The prices of the West Coast and East Coast routes are still falling
On the 29th, the latest Shanghai Container Export Freight Index (SCFI) showed an upward trend, with an increase of 3.41%, reaching 2233.83 points, ending two consecutive weeks of decline. This increase was mainly driven by the strong performance of the European and Mediterranean lines, which rose by 22.49% and 19.9% respectively. However, the West Coast and East Coast routes continued their downward trend, dropping by 12.46% and 0.86% respectively.
Industry insiders point out that the volume and supply of goods in Europe are stable, so it is expected that freight rates on the European route will continue to rise. As for the US West Coast, it is expected that it may not stop falling until the second half of December. As for the impact of Trump's tariff policy on freight rates, further observation is needed at present.

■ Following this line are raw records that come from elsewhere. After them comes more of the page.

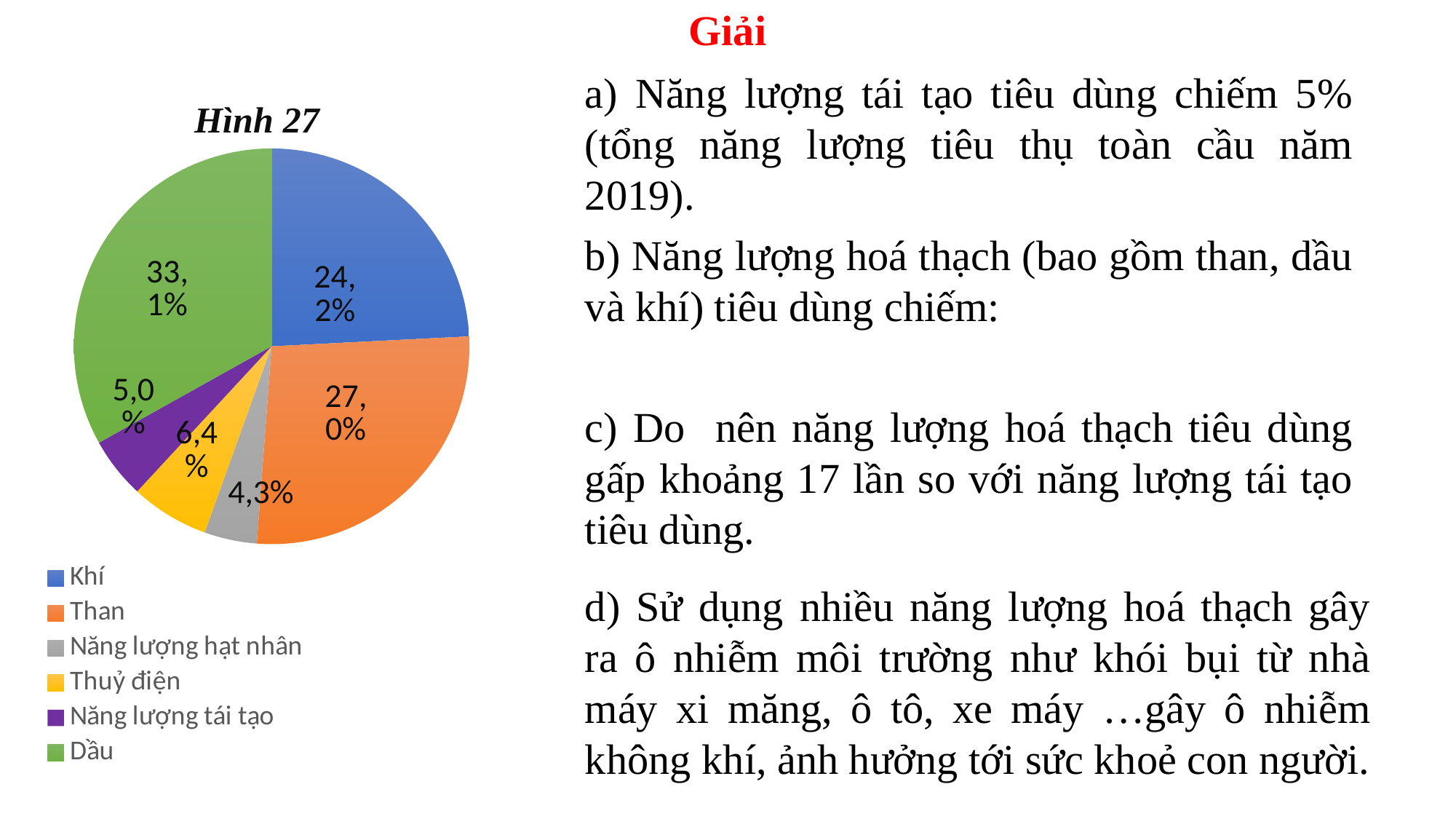
How many categories does the pie chart have? 6 What is the value shown for Thuỷ điện? 6,4% What is the value shown for Năng lượng hạt nhân? 4,3% What share of the pie does Dầu take? 33,1% Which category has the smallest slice of the pie? Năng lượng hạt nhân What is the value shown for Khí? 24,2% What is the value shown for Than? 27,0% What kind of chart is shown on the slide? pie chart What is the title of the chart? Hình 27 Which category has the largest slice of the pie? Dầu Which is larger, the slice for Than or the slice for Khí? Than What is the value shown for Năng lượng tái tạo? 5,0%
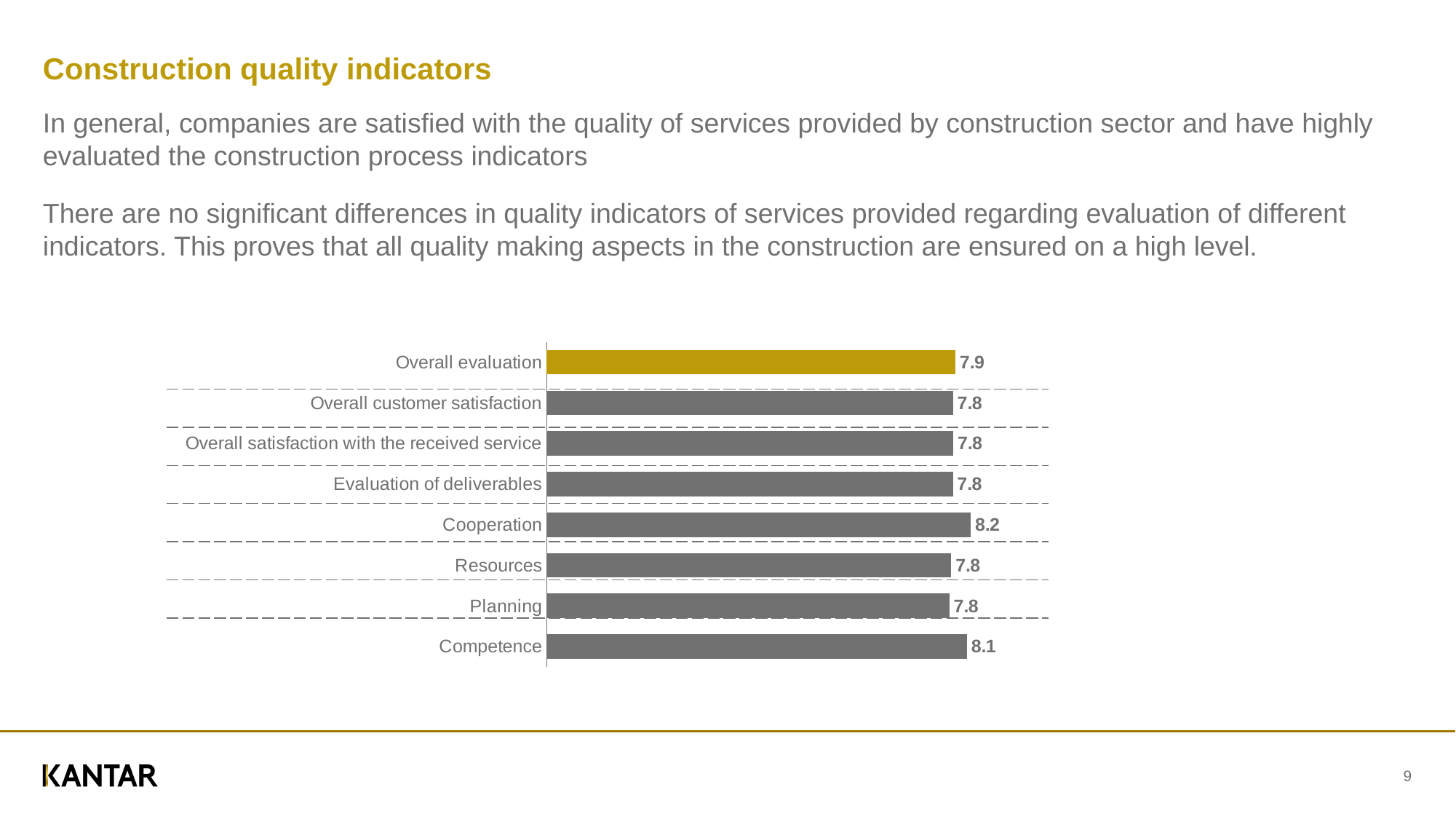
What kind of chart is shown on the slide? Bar chart What is the difference between the values for Cooperation and Resources? 0.4 What is the value for Planning? 7.8 What is the difference between the values for Competence and Overall evaluation? 0.2 How many categories are shown in the chart? 8 What is the value for Overall evaluation? 7.9 Which bar is shown in a different colour (gold) from the others? Overall evaluation Which is larger, the value for Overall evaluation or the value for Evaluation of deliverables? Overall evaluation What is the value for Cooperation? 8.2 Which is larger, the value for Cooperation or the value for Competence? Cooperation What is the value for Competence? 8.1 Which category has the highest value? Cooperation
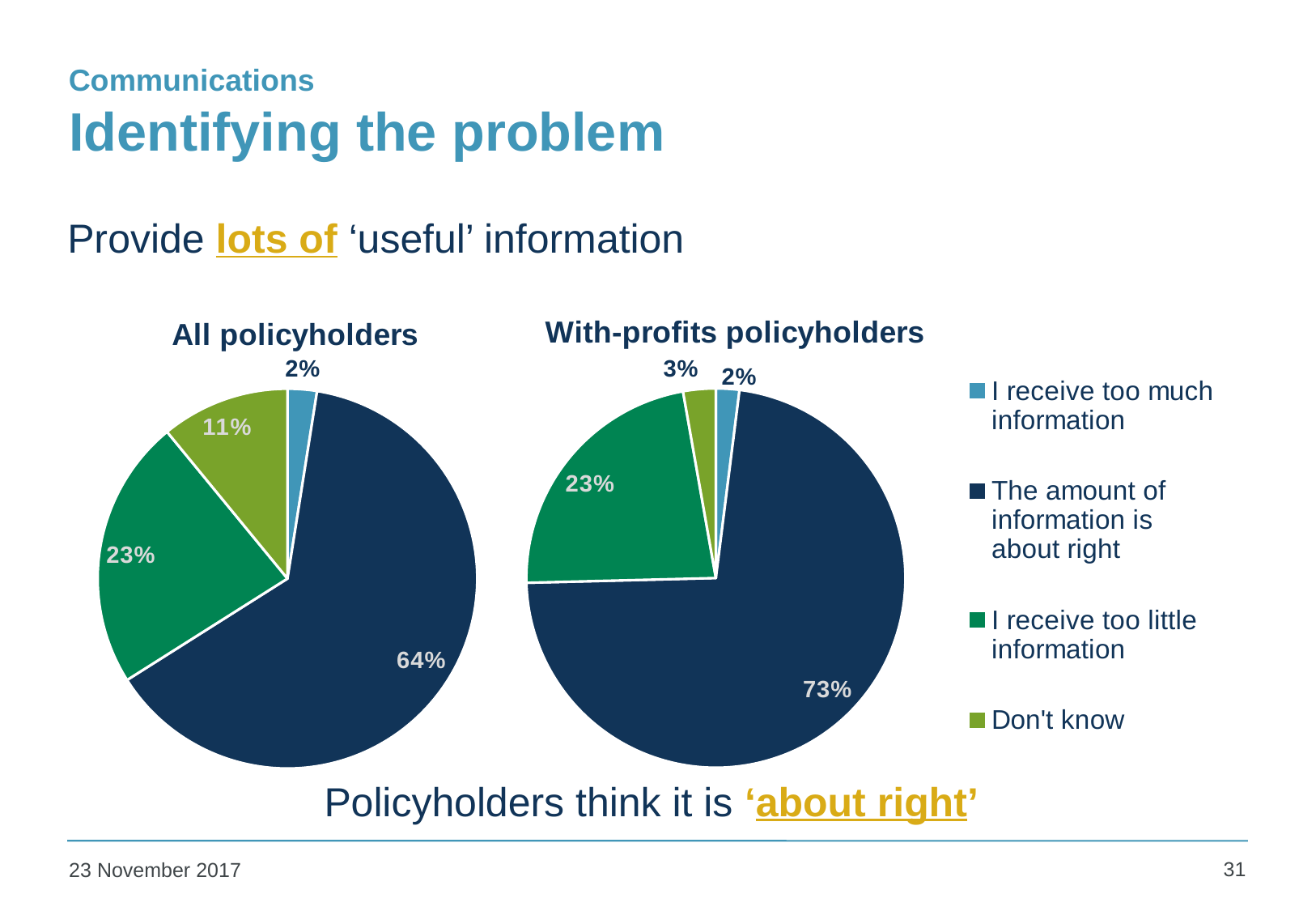
In the 'With-profits policyholders' chart, what share of respondents answered 'Don't know'? 3% How many categories does the legend list? 4 What type of chart is used on this slide? Pie chart In the 'With-profits policyholders' chart, what share of respondents say the amount of information is about right? 73% In the 'With-profits policyholders' chart, which category has the largest slice? The amount of information is about right Which chart shows a larger share for 'The amount of information is about right', 'All policyholders' or 'With-profits policyholders'? With-profits policyholders In the 'All policyholders' chart, which category has the smallest slice? I receive too much information What is the difference between the 'about right' share in the 'With-profits policyholders' chart and in the 'All policyholders' chart? 9 percentage points In the 'All policyholders' chart, what share of respondents answered 'Don't know'? 11% In the 'All policyholders' chart, what share of respondents say the amount of information is about right? 64% In the 'All policyholders' chart, what share of respondents say they receive too little information? 23% In the 'All policyholders' chart, what is the difference between the 'I receive too little information' share and the 'Don't know' share? 12 percentage points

Considering that the Lunar New Year next year will be brought forward to the end of January, the industry expects to see the traditional situation of buying goods before the New Year to boost the volume of goods in mid December. At that time, the freight rates on the US route will have the opportunity to stop falling or even rise. Multiple freight forwarders have stated that the current cargo volume remains stable, but the US West Coast route has experienced a decline in freight rates due to excessive supply of capacity, resulting in a cumulative drop of $1481 over the past four weeks. The loading rate of ships on the US East Coast route is still good, and the decline has narrowed this week, entering a consolidation phase. The loading rate of ships on European routes is also performing well. As it is the final moment for signing long-term contract prices next year, major airlines are pushing up freight rates again, hoping to support long-term contract prices with spot prices.

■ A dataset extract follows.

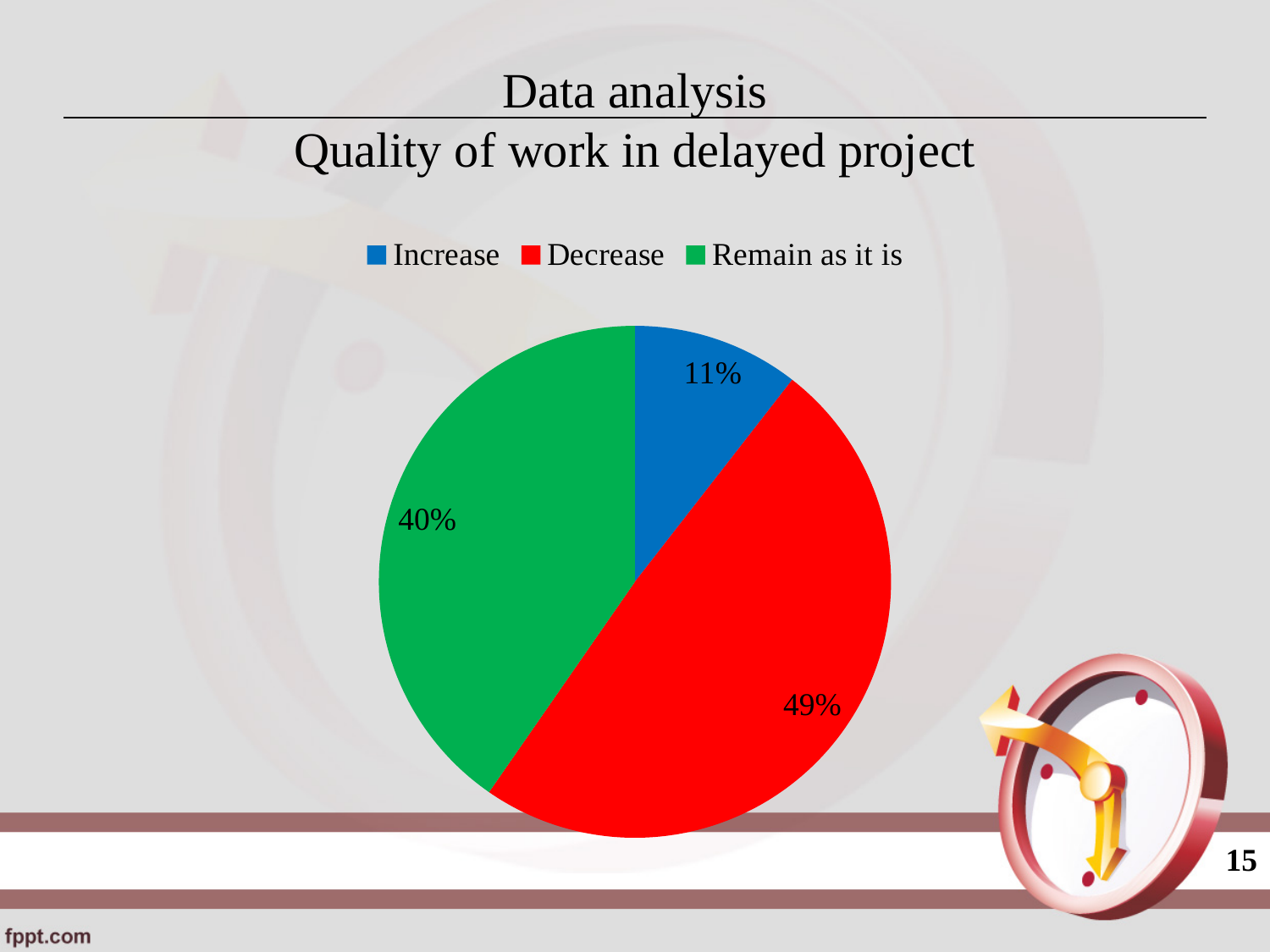
How many slices does the pie chart have? 3 What kind of chart is shown on the slide? pie chart Which is larger, the Remain as it is slice or the Increase slice? Remain as it is What percentage of the pie is labelled for Remain as it is? 40% What is the difference in percentage points between the Decrease slice and the Remain as it is slice? 9 What percentage of the pie is labelled for Increase? 11% Which category has the smallest slice of the pie? Increase What colour is the Decrease slice? red How many entries does the legend list? 3 What percentage of the pie is labelled for Decrease? 49% Which category has the largest slice of the pie? Decrease What is the difference in percentage points between the Decrease slice and the Increase slice? 38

According to the freight forwarder, they have received notices from several major airlines to increase the freight rates for European routes, with the freight rate per 40 foot container rising to $5500-6300 on the 29th. However, there were reports in the market that shipping giant Maersk raised its price to $5200 from December 2-8, and then lowered it to $4700 from December 9-15. Other airlines are expected to react to this, and the increase may be discounted.
Industry analysis suggests that Maersk may be offering discounted prices for out of stock ports. There is also a theory that, considering the major reshuffle of the shipping alliance in February next year, the new "Gemini Alliance" formed by Maersk and Hapag Lloyd has already accepted reserved seats in early December. In order to seize market share and customers, airlines may adjust their tariff strategies, resulting in fluctuations in tariff increases.
Industry insiders say that the steady increase in European freight rates is mainly due to stable cargo volume and supply, as well as the upcoming signing of long-term contracts and prolonged unloading times at various ports due to poor weather conditions, which have jointly driven the sustained rise in freight rates. It is expected that the freight rate for the European route may rise to $6200 in early December.